What is RAG?
RAG (Retrieval-Augmented Generation) enhances LLM capabilities by retrieving relevant information from external knowledge bases. It solves LLM limitations like hallucinations and knowledge cutoff.
Basic RAG Architecture
User Query → Embedding → Vector Search → Retrieve Documents → LLM + Context → AnswerImplementation Steps
Document Processing
- Load documents (PDF, HTML, etc.)
- Chunk with appropriate size (500-1000 tokens)
- Generate embeddings
Vector Storage
- Store embeddings in vector database
- Add metadata for filtering
Retrieval
- Embed user query
- Similarity search (k-NN)
- Return top-k documents
Generation
- Combine query + retrieved context
- Generate answer with LLM
Advanced RAG Patterns
1. Hybrid Search
Combines BM25 (keyword) and vector (semantic) search:
# LangChain example
from langchain.retrievers import BM25Retriever, EnsembleRetriever
bm25_retriever = BM25Retriever.from_documents(docs)

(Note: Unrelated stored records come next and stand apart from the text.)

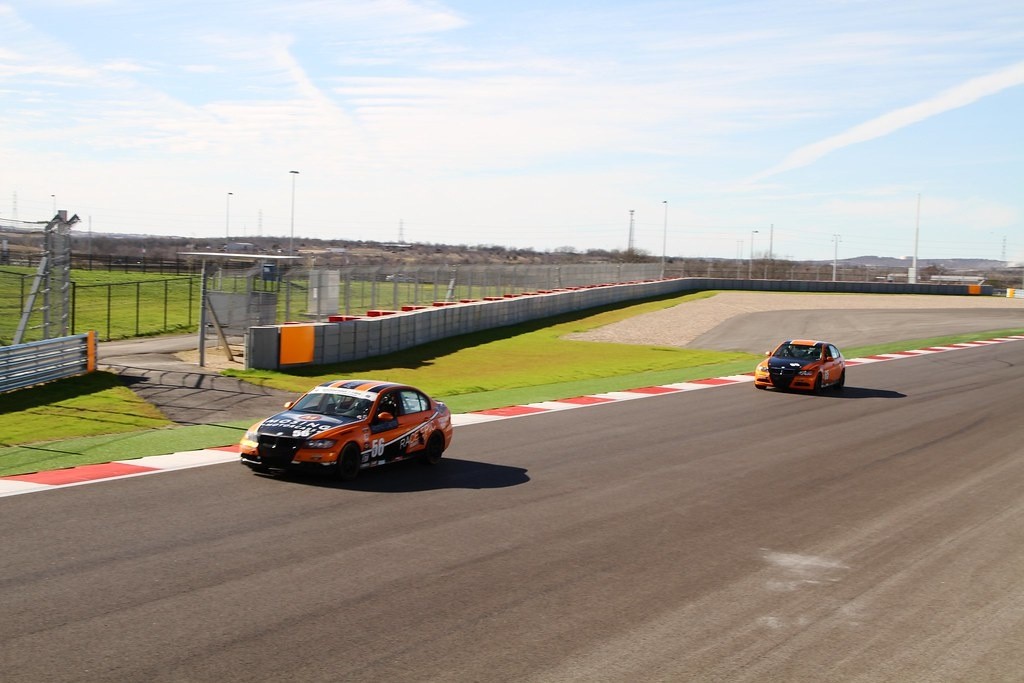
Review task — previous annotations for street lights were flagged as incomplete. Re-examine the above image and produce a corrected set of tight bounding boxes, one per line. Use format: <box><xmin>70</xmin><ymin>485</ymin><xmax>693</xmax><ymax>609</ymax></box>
<box><xmin>749</xmin><ymin>230</ymin><xmax>759</xmax><ymax>279</ymax></box>
<box><xmin>290</xmin><ymin>170</ymin><xmax>299</xmax><ymax>257</ymax></box>
<box><xmin>51</xmin><ymin>194</ymin><xmax>58</xmax><ymax>219</ymax></box>
<box><xmin>662</xmin><ymin>200</ymin><xmax>667</xmax><ymax>277</ymax></box>
<box><xmin>226</xmin><ymin>192</ymin><xmax>234</xmax><ymax>249</ymax></box>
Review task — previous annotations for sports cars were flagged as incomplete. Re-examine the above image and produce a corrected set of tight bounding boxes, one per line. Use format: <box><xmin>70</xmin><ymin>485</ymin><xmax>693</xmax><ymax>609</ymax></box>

vector_retriever = vectorstore.as_retriever()
ensemble_retriever = EnsembleRetriever(
retrievers=[bm25_retriever, vector_retriever],
weights=[0.5, 0.5]
)2. Re-ranking
Use cross-encoder to re-rank retrieved documents:
from sentence_transformers import CrossEncoder
reranker = CrossEncoder('cross-encoder/ms-marco-MiniLM-L-6-v2')

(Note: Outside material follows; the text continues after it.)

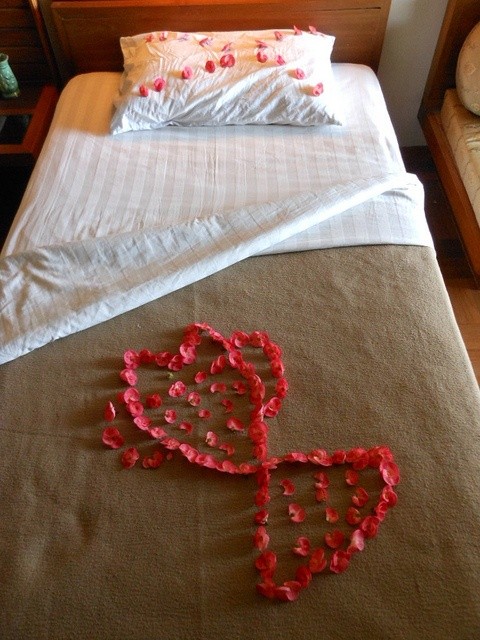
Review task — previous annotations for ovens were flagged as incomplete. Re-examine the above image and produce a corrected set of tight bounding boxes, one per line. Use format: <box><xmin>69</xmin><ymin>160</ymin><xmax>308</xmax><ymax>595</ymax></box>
<box><xmin>0</xmin><ymin>1</ymin><xmax>480</xmax><ymax>638</ymax></box>
<box><xmin>416</xmin><ymin>0</ymin><xmax>479</xmax><ymax>290</ymax></box>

scores = reranker.predict([(query, doc) for doc in retrieved_docs])3. Query Expansion
Expand queries to improve retrieval:
# Generate multiple query variations
expanded_queries = [
query,
llm.invoke(f"Rephrase: {query}"),
llm.invoke(f"Simplify: {query}")
]Best Practices
| Aspect | Recommendation |
|---|---|
| Chunk Size | 500-1000 tokens with 10-20% overlap |
| Embedding Model | text-embedding-3-large or E5 |
| Top-k | 5-10 documents |
| Temperature | 0.1-0.3 for factual tasks |
🛠 Key Tools
| Tool | Purpose | Link |
|---|---|---|
| LangChain | RAG Framework | Details |
| LlamaIndex | Data Framework | Details |
| Pinecone | Vector DB | Details |
FAQ
Q1: What is the basic RAG architecture?
Document ingestion → Embedding → Vector storage → Similarity search → Context-augmented generation
Q2: How to improve RAG accuracy?
Use hybrid search, re-ranking, query expansion, and metadata filtering
Q3: Which vector database should I use?
Pinecone for managed, Qdrant for cost-effective, Milvus for large scale
Summary
RAG is essential for production LLM applications. Start with basic implementation, then add advanced techniques like hybrid search and re-ranking for better performance.